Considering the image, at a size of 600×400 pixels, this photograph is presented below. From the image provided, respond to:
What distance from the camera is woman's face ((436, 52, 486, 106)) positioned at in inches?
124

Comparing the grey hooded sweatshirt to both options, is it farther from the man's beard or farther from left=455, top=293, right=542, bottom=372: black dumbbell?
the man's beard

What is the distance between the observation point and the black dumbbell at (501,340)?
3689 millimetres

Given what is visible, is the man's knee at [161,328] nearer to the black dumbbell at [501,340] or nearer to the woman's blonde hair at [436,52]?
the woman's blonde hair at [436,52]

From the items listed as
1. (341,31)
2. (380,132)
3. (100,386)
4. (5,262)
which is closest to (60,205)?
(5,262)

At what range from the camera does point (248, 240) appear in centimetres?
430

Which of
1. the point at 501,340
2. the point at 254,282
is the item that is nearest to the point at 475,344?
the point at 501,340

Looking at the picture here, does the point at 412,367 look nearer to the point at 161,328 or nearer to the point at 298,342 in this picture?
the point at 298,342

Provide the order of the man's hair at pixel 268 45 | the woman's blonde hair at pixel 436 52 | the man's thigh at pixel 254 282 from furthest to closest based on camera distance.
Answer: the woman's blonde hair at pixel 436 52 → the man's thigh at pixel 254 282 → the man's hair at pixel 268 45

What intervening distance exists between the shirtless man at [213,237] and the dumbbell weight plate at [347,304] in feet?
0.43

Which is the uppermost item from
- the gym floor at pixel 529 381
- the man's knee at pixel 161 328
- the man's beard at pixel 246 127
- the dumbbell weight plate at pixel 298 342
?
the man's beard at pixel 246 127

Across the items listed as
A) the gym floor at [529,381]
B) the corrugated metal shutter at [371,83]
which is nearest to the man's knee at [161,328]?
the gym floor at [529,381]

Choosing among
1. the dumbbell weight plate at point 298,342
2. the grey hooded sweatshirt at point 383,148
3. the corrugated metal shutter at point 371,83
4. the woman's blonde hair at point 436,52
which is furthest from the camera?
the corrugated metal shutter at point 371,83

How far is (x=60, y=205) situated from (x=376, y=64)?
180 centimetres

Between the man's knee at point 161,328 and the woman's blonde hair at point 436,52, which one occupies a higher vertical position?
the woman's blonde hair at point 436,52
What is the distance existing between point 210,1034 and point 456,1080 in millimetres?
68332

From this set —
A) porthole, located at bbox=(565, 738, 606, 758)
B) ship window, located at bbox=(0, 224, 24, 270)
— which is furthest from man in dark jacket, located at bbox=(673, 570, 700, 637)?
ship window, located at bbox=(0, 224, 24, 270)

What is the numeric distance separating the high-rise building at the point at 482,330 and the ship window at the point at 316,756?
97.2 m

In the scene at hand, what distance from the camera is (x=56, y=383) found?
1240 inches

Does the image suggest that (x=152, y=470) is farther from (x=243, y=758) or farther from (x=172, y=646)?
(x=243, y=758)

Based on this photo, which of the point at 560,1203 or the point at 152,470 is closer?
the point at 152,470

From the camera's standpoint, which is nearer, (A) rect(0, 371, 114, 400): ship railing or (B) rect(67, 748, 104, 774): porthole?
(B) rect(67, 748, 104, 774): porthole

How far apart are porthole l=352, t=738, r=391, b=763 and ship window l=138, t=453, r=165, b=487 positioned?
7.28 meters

Problem:
Output the full listing exactly as it stands.

Problem solution:
Considering the image, at a size of 600×400 pixels, this photograph is presented below. From the image provided, respond to:
What distance from the camera is woman's face ((436, 52, 486, 106)) positioned at in inches?
124

Comparing the grey hooded sweatshirt to both options, is it farther from the man's beard or farther from left=455, top=293, right=542, bottom=372: black dumbbell?
the man's beard

What is the distance between the observation point and the black dumbbell at (501,340)?
3689 millimetres

Given what is visible, is the man's knee at [161,328] nearer to the black dumbbell at [501,340] or nearer to the woman's blonde hair at [436,52]?
the woman's blonde hair at [436,52]

From the items listed as
1. (341,31)
2. (380,132)
3. (100,386)
4. (5,262)
which is closest to (60,205)?
(5,262)

At what range from the camera does point (248, 240) appear in centimetres?
430

Which of
1. the point at 501,340
2. the point at 254,282
is the item that is nearest to the point at 475,344?
the point at 501,340

Looking at the picture here, does the point at 412,367 look nearer to the point at 161,328 or nearer to the point at 298,342 in this picture?
the point at 298,342

Provide the order of the man's hair at pixel 268 45 | the woman's blonde hair at pixel 436 52 | the man's thigh at pixel 254 282 from furthest to closest based on camera distance.
Answer: the woman's blonde hair at pixel 436 52 → the man's thigh at pixel 254 282 → the man's hair at pixel 268 45

What intervening distance exists between the shirtless man at [213,237] and the dumbbell weight plate at [347,304] in feet?
0.43

Which is the uppermost item from
- the gym floor at pixel 529 381
- the man's knee at pixel 161 328
- the man's beard at pixel 246 127
- the dumbbell weight plate at pixel 298 342
?
the man's beard at pixel 246 127

Across the items listed as
A) the gym floor at [529,381]
B) the corrugated metal shutter at [371,83]
which is nearest to the man's knee at [161,328]?
the gym floor at [529,381]

Choosing among
1. the dumbbell weight plate at point 298,342
2. the grey hooded sweatshirt at point 383,148
3. the corrugated metal shutter at point 371,83
4. the woman's blonde hair at point 436,52
which is furthest from the camera?
the corrugated metal shutter at point 371,83

How far is (x=60, y=205) situated from (x=376, y=64)?
180 centimetres

Between the man's knee at point 161,328 and the woman's blonde hair at point 436,52, which one occupies a higher vertical position?
the woman's blonde hair at point 436,52
What is the distance existing between point 210,1034 and point 456,1080 in millimetres?
68332

From this set —
A) porthole, located at bbox=(565, 738, 606, 758)
B) ship window, located at bbox=(0, 224, 24, 270)
— which is furthest from man in dark jacket, located at bbox=(673, 570, 700, 637)?
ship window, located at bbox=(0, 224, 24, 270)

What is the numeric distance separating the high-rise building at the point at 482,330 and the ship window at the point at 316,756?
97.2 m

In the scene at hand, what distance from the camera is (x=56, y=383) found?
1240 inches

Does the image suggest that (x=152, y=470) is farther from (x=243, y=758) or farther from (x=172, y=646)?
(x=243, y=758)

Based on this photo, which of the point at 560,1203 or the point at 152,470 is closer?
the point at 152,470

From the camera's standpoint, which is nearer, (A) rect(0, 371, 114, 400): ship railing or (B) rect(67, 748, 104, 774): porthole?
(B) rect(67, 748, 104, 774): porthole

How far apart are porthole l=352, t=738, r=391, b=763 and ship window l=138, t=453, r=165, b=487 positioned?
7.28 meters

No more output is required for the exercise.